Nous allons dans un premier temps observer qui seraient vos héritiers en cas de décès, si vous ne prévoyez rien. Ce ne sont pas toujours ceux que l’on croit ! Pour cela, nous allons imaginer ensemble plusieurs situations qui pourraient être les vôtres, et détailler ce que l’on appelle la dévolution successorale légale. Elle permet de désigner les personnes qui héritent d’un défunt, et la quote-part de chacun des héritiers. Elle définit donc l’ordre d’héritage.

 

Savez-vous que les droits de vos enfants dépendent du choix de votre conjoint?

  • Laure est mariée, elle a eu deux enfants avec son conjoint. Ses deux parents sont toujours en vie. Dans cette situation, les héritiers de Laure sont son conjoint et ses enfants. Ses parents n’auront droit à rien dans la succession.
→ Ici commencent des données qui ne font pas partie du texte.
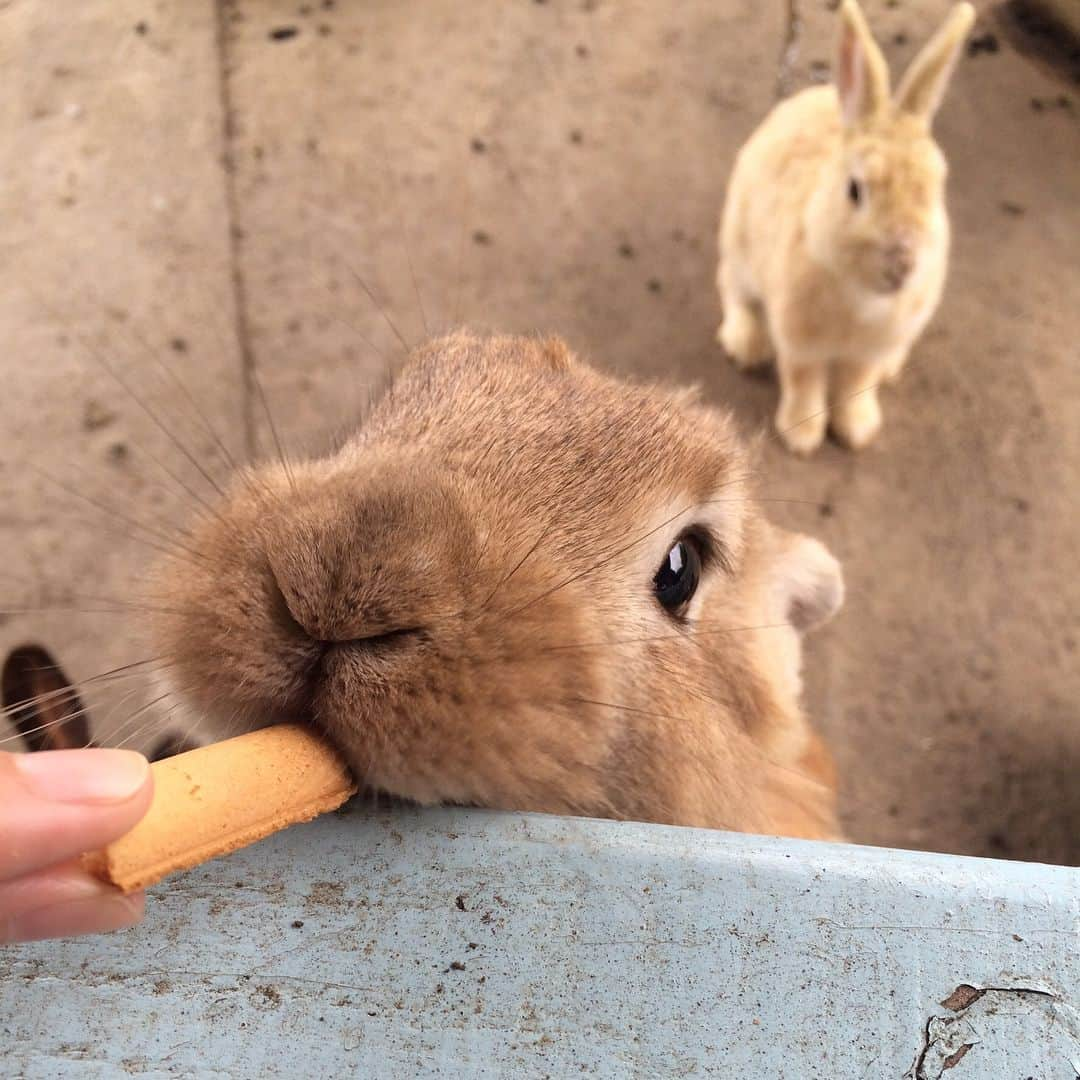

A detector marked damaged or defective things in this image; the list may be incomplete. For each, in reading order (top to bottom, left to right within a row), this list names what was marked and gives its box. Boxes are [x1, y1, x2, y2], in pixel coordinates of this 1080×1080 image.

crack in concrete [777, 0, 803, 100]
crack in concrete [213, 0, 258, 460]
rusty metal surface [2, 803, 1080, 1071]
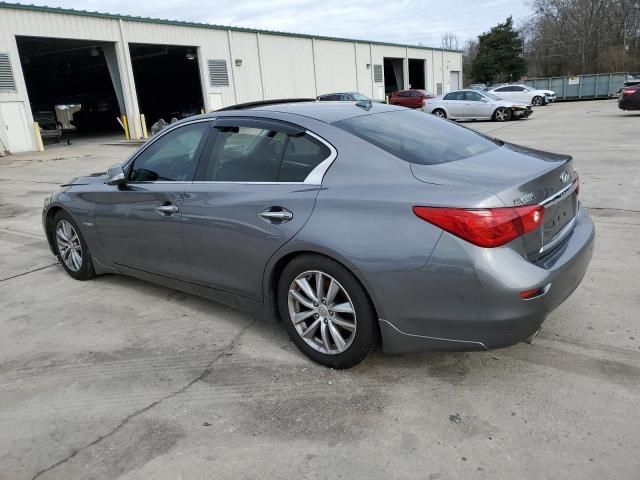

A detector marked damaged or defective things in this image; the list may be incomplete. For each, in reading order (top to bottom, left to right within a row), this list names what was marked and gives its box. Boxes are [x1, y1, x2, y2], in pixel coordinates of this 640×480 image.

crack in pavement [0, 262, 58, 282]
crack in pavement [29, 318, 255, 480]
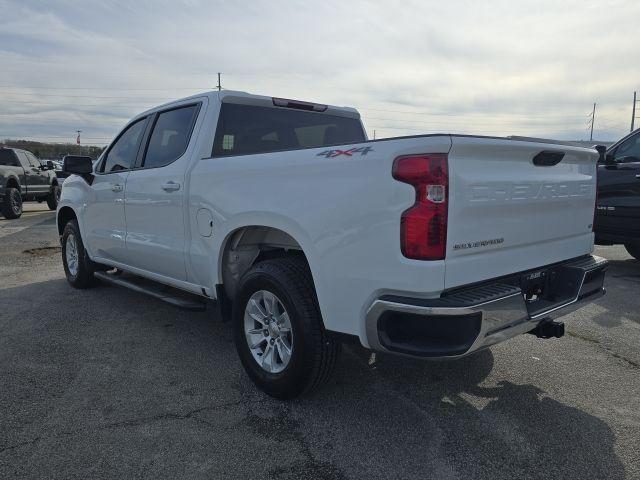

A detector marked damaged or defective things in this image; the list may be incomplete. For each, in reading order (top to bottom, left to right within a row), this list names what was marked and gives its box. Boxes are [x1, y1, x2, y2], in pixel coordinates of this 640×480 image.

cracked pavement [1, 203, 640, 480]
Le conjoint survivant de Laure aura le choix entre deux options :
– ¼ en pleine propriété (option 1)
– 100% de la succession en usufruit (option 2)

Ici, les droits des enfants dans la succession dépendent donc du choix du conjoint survivant. Soit ils se partagent les ¾ restant en pleine propriété (option 1) , soit ils se partagent la nue-propriété de la totalité de la succession (option 2).

Ce choix est possible parce que tous les enfants de Laure sont communs au couple.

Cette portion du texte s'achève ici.